With
every new level of technology comes a corresponding wave of casualties.
From theft victims careless with their bank
ATM cards to gullible folk cheated in online scams, the story is familiar
enough.
So today we see the rise of Facebook addicts.
The fact that this involves victims without criminal perpetrators does not make
it any less serious.
Facebook addiction has been known to affect
the psychological and physical health of its victims.
It also affects the personal relationships
that victims had, or might have had, with others around them.
It is therefore a personal, domestic and
social problem. The affliction is universally acknowledged by health
professionals who have dubbed it Facebook Addiction Disorder (FAD).
It is compulsive, invasive of one's personal
life, distorts priorities, damages one's capacity to relate to others around
them and disorientates one to reality.
There are withdrawal symptoms, pangs of
"cold turkey" and it is all downright senseless and wasteful.
How can it then be addressed effectively?

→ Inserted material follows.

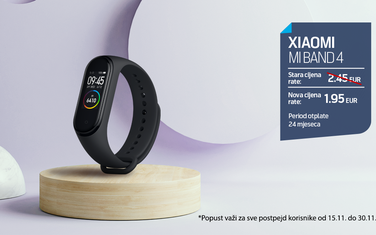 Mi Band 4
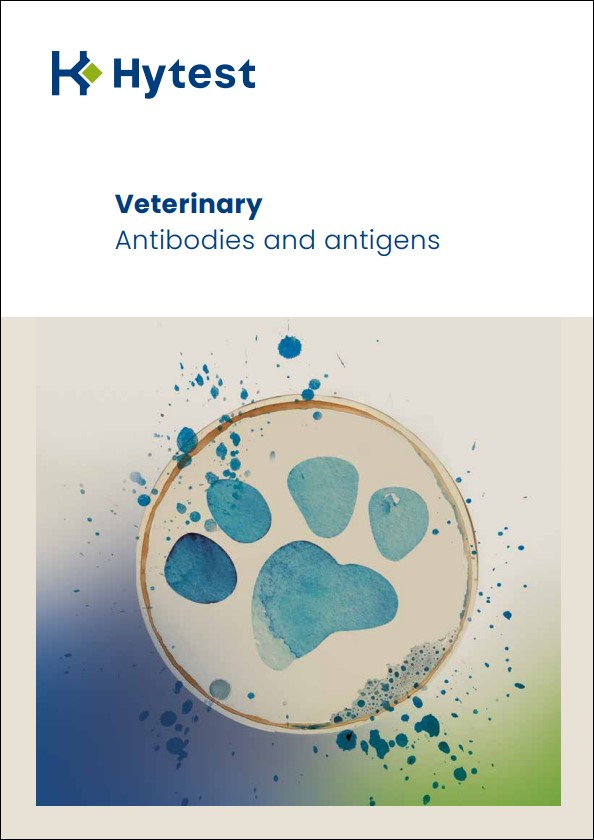 Veterinary Brochure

Relying on addicts to stop their addiction is
not going to work. Neither will legislation, since Facebook can all too easily
be accessed through computers or smartphones.
With children and young adults, FAD is
particularly pernicious because it eats away at their health in their formative
years.
Yet, it is with young addicts that the problem
is perhaps easier to avoid with prudent parental intervention.
Adults as parents or guardians therefore have
a responsibility to ensure that those under their care do not fall victim to
FAD. And as adults anyway, with or without others under their care, they need
to set an example by not falling victim themselves.
If push comes to shove, there is always the
off switch.
For Malaysians to "have the most Facebook
friends in the world" may at first sound gratifying, but in reality it is
a condition ridden with problems and liabilities.
The best friends tend to be those you
encounter in the flesh. A "friend" in cyberspace may be very unreal,
whether as a notional friend of a friend, a fictional character, or even a
predator.
If Malaysians have the most virtual friends in
the world, it may well be that we have the least real friends in the world. And
that would be another tragedy in itself.